Oh, also, she booked plane tickets for the two of us because hell if we were driving down through the central valley. We’d probably just die in the desert. So last Friday, we were travel buddies on the short flight from SFO to LAX with some “Oriental” snack mix to keep us occupied.

flying to LA with Tina

Guess who picked us up at the airport? Our high school friend Dorothy, whom I last saw on WVT! We drove an incredibly circuitous route from LAX to our AirBnb in Hollywood, our home for the next 36 hours. Our little unit was plastered with black-and-white photos of Marilyn Monroe and decorated with crystal wall-hangings, fake Oscar statuettes, and hairy pillows and rugs that shed a lot. It also had a depressing windowless closet-turned-bedroom that I dubbed “murder room” that a few people got to sleep in.

Asian ladies

The rest of our party (Brooke, Camey, Iris, and Daniella) arrived after we had eaten dinner and were in PJS, watching the Olympics (of course). I had only met one of them, Brooke, but I was sure we’d all get along knowing that Tina was the common link. The next day, we got up early and were ready for our adventure at HPWorld!

Castle at HPWorld

Based on advice from previous attendees, we made a bee-line for Ollivander’s wandshop  where there is a small show about getting picked for your wand. Tina and Camey  were selected as audience participants, which was hokey and fun–they “made” lights turn on and bookshelves move inside a darkened room filled with wand boxes.

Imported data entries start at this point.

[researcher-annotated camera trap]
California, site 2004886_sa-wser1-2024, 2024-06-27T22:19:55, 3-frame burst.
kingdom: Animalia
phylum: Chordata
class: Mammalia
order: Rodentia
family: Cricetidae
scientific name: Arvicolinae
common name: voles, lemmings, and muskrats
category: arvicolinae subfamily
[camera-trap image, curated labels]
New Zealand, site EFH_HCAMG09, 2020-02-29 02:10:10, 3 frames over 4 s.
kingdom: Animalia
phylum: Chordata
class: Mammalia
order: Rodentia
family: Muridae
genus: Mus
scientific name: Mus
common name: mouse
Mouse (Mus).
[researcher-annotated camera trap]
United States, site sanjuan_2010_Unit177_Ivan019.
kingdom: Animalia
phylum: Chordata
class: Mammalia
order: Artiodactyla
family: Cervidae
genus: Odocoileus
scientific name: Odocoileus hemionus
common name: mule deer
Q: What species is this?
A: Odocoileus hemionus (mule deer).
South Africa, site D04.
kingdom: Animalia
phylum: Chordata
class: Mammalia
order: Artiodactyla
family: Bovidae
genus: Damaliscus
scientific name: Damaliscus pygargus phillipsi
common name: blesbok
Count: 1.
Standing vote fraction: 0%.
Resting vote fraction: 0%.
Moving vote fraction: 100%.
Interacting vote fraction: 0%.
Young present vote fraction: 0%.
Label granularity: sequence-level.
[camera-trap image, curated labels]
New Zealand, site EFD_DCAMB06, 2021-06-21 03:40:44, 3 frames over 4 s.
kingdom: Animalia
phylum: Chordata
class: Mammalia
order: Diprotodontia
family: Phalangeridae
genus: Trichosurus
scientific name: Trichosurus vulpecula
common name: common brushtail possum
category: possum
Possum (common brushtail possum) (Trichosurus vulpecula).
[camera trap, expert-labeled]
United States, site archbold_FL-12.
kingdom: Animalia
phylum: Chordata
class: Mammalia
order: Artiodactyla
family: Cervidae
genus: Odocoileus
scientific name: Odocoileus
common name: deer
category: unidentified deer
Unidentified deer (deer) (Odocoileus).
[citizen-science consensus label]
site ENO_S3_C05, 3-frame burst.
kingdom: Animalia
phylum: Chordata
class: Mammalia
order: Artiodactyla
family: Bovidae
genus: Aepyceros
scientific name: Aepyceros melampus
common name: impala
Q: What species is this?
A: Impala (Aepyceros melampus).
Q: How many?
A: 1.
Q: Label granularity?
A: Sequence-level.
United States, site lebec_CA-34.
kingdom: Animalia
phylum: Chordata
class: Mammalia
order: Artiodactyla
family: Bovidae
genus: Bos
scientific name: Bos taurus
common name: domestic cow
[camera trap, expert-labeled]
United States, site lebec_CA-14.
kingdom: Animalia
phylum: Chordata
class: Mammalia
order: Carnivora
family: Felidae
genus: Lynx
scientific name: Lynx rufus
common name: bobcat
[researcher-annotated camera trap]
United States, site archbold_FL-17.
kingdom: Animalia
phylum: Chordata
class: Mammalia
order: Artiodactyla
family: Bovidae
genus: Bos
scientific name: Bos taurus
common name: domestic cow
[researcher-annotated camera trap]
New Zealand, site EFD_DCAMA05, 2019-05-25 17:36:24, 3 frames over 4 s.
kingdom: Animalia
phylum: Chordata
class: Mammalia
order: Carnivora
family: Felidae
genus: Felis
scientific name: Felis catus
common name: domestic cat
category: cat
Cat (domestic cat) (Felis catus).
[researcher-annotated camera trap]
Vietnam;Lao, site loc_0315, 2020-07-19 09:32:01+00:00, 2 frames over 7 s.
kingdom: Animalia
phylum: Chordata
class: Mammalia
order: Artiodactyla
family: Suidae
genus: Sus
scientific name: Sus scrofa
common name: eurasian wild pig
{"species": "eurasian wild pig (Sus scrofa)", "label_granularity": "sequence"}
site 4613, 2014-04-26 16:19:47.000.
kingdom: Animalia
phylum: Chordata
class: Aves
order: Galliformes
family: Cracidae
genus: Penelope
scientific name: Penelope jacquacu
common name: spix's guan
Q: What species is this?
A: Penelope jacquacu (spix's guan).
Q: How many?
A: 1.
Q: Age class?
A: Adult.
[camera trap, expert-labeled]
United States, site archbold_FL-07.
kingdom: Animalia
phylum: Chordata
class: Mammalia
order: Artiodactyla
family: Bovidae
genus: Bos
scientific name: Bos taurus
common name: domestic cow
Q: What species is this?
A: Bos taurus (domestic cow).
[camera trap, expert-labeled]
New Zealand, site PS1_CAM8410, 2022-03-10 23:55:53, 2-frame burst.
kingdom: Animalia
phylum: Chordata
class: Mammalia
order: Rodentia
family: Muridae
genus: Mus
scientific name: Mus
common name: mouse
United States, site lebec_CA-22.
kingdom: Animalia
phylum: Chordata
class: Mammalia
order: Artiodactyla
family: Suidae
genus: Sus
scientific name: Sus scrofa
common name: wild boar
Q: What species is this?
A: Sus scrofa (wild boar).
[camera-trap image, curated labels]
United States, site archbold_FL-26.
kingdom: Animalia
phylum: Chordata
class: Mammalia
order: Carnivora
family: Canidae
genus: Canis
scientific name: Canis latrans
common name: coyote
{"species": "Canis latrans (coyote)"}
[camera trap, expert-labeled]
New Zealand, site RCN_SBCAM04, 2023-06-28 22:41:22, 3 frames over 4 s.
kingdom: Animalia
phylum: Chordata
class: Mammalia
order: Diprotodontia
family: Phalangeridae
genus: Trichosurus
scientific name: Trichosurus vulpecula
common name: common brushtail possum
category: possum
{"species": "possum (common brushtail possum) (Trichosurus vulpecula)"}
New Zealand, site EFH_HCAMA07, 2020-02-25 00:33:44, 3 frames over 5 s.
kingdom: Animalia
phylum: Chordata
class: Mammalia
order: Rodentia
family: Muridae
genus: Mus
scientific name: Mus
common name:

Sorry, these photos suck because it was so dark. And also because I am a terrible photographer. I tried to get one of Tina looked with wonderment at all the boxes of wands, but….she just kind of looks like “What is wand?”

We bought Tina a wand to commemorate this trip, and it was one of the ones with a sensor that “makes” things move at certain points around the park: quills writing by themselves, lights illuminating in windows, etc.. Like all good wands, Ollivander’s quality pieces are made in China (ha, ha).


After Ollivander’s, we immediately got in a very long line (110 minutes!) for the castle ride at Hogwarts. While we were in line, we made “friends” with the Chinese tourists behind us accidentally….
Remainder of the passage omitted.